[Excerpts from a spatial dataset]
■ ■ ■

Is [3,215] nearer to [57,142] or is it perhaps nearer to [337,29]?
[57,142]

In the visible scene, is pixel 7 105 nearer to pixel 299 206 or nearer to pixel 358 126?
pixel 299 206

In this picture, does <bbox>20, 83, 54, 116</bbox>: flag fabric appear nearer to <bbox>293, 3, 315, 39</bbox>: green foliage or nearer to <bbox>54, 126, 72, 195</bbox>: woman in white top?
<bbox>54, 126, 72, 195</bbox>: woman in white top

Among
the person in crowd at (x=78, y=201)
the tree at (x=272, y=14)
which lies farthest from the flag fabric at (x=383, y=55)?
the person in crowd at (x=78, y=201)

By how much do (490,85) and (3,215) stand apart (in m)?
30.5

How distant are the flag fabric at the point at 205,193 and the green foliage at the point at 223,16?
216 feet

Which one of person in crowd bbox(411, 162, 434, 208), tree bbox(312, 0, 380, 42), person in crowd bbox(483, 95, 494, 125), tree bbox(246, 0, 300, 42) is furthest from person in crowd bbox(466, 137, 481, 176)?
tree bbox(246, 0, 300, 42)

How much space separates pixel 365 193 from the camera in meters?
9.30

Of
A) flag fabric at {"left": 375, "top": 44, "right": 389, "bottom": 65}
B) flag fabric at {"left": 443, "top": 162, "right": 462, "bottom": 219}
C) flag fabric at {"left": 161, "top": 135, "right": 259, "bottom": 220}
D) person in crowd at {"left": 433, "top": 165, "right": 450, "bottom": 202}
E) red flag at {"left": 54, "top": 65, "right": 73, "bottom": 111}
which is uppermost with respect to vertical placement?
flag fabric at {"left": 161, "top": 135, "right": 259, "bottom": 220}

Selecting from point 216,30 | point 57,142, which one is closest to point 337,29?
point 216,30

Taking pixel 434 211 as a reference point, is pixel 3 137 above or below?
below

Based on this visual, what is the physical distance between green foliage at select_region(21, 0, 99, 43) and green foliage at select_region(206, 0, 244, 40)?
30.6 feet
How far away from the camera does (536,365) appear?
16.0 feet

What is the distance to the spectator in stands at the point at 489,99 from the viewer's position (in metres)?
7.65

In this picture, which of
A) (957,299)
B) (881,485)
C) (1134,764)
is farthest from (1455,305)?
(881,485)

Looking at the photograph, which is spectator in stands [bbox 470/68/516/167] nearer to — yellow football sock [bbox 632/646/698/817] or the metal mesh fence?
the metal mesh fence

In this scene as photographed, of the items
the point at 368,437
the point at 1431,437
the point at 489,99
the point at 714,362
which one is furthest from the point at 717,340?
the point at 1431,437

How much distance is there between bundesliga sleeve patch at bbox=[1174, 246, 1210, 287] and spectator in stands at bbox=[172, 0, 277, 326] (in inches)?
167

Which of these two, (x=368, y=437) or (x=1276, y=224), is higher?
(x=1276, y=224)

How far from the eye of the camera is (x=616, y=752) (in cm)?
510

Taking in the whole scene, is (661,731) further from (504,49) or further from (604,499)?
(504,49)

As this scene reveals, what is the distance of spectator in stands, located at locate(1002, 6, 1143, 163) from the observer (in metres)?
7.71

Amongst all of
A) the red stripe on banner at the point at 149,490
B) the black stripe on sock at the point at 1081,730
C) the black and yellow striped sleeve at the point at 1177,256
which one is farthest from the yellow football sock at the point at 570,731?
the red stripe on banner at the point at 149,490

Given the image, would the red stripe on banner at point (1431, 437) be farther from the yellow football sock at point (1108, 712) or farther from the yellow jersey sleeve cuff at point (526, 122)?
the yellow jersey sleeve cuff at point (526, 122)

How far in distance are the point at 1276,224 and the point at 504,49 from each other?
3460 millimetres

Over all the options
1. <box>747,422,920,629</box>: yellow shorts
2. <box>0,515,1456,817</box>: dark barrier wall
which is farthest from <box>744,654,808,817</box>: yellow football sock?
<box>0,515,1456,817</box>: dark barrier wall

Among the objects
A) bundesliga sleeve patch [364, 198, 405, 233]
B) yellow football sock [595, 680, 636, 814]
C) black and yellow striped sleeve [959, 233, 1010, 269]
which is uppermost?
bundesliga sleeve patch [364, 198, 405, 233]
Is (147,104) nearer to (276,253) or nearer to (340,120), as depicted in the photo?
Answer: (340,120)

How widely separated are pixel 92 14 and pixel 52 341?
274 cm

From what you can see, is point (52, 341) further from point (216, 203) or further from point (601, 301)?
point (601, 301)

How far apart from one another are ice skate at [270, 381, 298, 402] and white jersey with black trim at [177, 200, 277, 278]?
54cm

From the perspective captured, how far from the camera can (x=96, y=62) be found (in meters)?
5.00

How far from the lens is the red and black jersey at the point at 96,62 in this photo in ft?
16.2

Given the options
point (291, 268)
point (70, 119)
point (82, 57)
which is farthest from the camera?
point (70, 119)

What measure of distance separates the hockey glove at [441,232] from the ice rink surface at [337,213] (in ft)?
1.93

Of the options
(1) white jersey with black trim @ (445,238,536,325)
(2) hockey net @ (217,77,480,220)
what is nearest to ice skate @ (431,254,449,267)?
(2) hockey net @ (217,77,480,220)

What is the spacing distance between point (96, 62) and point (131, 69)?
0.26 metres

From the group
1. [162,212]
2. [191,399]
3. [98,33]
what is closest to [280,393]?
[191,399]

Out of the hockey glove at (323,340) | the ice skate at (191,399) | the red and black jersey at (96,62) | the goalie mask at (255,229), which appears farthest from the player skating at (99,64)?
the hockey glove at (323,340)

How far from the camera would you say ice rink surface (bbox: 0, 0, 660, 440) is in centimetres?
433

■ ■ ■

Your task is to repeat each line of the material exactly.

Is [3,215] nearer to [57,142] or is it perhaps nearer to [337,29]?
[57,142]

In the visible scene, is pixel 7 105 nearer to pixel 299 206 or nearer to pixel 358 126?
pixel 299 206

In this picture, does <bbox>20, 83, 54, 116</bbox>: flag fabric appear nearer to <bbox>293, 3, 315, 39</bbox>: green foliage or nearer to <bbox>54, 126, 72, 195</bbox>: woman in white top?
<bbox>54, 126, 72, 195</bbox>: woman in white top

Among
the person in crowd at (x=78, y=201)
the tree at (x=272, y=14)
which lies farthest from the flag fabric at (x=383, y=55)?
the person in crowd at (x=78, y=201)

By how much do (490,85) and (3,215) stand apart (in m)?
30.5

How distant are the flag fabric at the point at 205,193 and the green foliage at the point at 223,16?
216 feet

Which one of person in crowd bbox(411, 162, 434, 208), tree bbox(312, 0, 380, 42), person in crowd bbox(483, 95, 494, 125), tree bbox(246, 0, 300, 42) is furthest from person in crowd bbox(466, 137, 481, 176)?
tree bbox(246, 0, 300, 42)

How much space separates pixel 365 193 from the camera in meters?
9.30

Of
A) flag fabric at {"left": 375, "top": 44, "right": 389, "bottom": 65}
B) flag fabric at {"left": 443, "top": 162, "right": 462, "bottom": 219}
C) flag fabric at {"left": 161, "top": 135, "right": 259, "bottom": 220}
D) person in crowd at {"left": 433, "top": 165, "right": 450, "bottom": 202}
E) red flag at {"left": 54, "top": 65, "right": 73, "bottom": 111}
which is uppermost with respect to vertical placement?
flag fabric at {"left": 161, "top": 135, "right": 259, "bottom": 220}

Selecting from point 216,30 | point 57,142, which one is closest to point 337,29?
point 216,30

Taking pixel 434 211 as a reference point, is pixel 3 137 above or below?
below

Based on this visual, what is the physical distance between green foliage at select_region(21, 0, 99, 43) and green foliage at select_region(206, 0, 244, 40)?
30.6 feet
How far away from the camera does (536,365) appear?
16.0 feet

What is the distance to the spectator in stands at the point at 489,99 from the viewer's position (in metres)?
7.65

In this picture, which of
A) (957,299)
B) (881,485)
C) (1134,764)
is farthest from (1455,305)?
(881,485)

Looking at the photograph, which is spectator in stands [bbox 470/68/516/167] nearer to — yellow football sock [bbox 632/646/698/817] or the metal mesh fence?
the metal mesh fence

In this scene as photographed, of the items
the point at 368,437
the point at 1431,437
the point at 489,99
the point at 714,362
which one is furthest from the point at 717,340?
the point at 1431,437

How much distance is there between bundesliga sleeve patch at bbox=[1174, 246, 1210, 287] and spectator in stands at bbox=[172, 0, 277, 326] (in inches)?
167

Which of these two, (x=368, y=437) or (x=1276, y=224), is higher?
(x=1276, y=224)

How far from the eye of the camera is (x=616, y=752) (in cm)?
510

Taking in the whole scene, is (661,731) further from (504,49) or further from (604,499)?
(504,49)

As this scene reveals, what is the distance of spectator in stands, located at locate(1002, 6, 1143, 163) from the observer (in metres)?
7.71

Amongst all of
A) the red stripe on banner at the point at 149,490
B) the black stripe on sock at the point at 1081,730
C) the black and yellow striped sleeve at the point at 1177,256
which one is farthest from the yellow football sock at the point at 570,731?
the red stripe on banner at the point at 149,490

Given the image, would the red stripe on banner at point (1431, 437) be farther from the yellow football sock at point (1108, 712) or farther from the yellow jersey sleeve cuff at point (526, 122)?
the yellow jersey sleeve cuff at point (526, 122)

How far in distance are the point at 1276,224 and the point at 504,49 from each other?
3460 millimetres

Over all the options
1. <box>747,422,920,629</box>: yellow shorts
2. <box>0,515,1456,817</box>: dark barrier wall
which is farthest from <box>744,654,808,817</box>: yellow football sock?
<box>0,515,1456,817</box>: dark barrier wall

Among the objects
A) bundesliga sleeve patch [364, 198, 405, 233]
B) yellow football sock [595, 680, 636, 814]
C) black and yellow striped sleeve [959, 233, 1010, 269]
which is uppermost?
bundesliga sleeve patch [364, 198, 405, 233]
Is (147,104) nearer to (276,253) or nearer to (340,120), as depicted in the photo?
Answer: (340,120)

How widely separated are pixel 92 14 and pixel 52 341?
274 cm

From what you can see, is point (52, 341) further from point (216, 203) or further from point (601, 301)?
point (601, 301)

How far apart from one another are ice skate at [270, 381, 298, 402] and white jersey with black trim at [177, 200, 277, 278]?
54cm

From the perspective captured, how far from the camera can (x=96, y=62) be found (in meters)?
5.00

How far from the lens is the red and black jersey at the point at 96,62 in this photo in ft?
16.2

Given the options
point (291, 268)
point (70, 119)
point (82, 57)
which is farthest from the camera?
point (70, 119)

What measure of distance separates the hockey glove at [441,232] from the ice rink surface at [337,213] (in ft)?
1.93

Of the options
(1) white jersey with black trim @ (445,238,536,325)
(2) hockey net @ (217,77,480,220)
what is nearest to ice skate @ (431,254,449,267)?
(2) hockey net @ (217,77,480,220)

What is the spacing distance between point (96, 62) and point (131, 69)?
0.26 metres

From the group
1. [162,212]
2. [191,399]
3. [98,33]
what is closest to [280,393]?
[191,399]

Out of the hockey glove at (323,340) | the ice skate at (191,399) | the red and black jersey at (96,62) | the goalie mask at (255,229), which appears farthest from the player skating at (99,64)?
the hockey glove at (323,340)

How far from the camera would you say ice rink surface (bbox: 0, 0, 660, 440) is in centimetres?
433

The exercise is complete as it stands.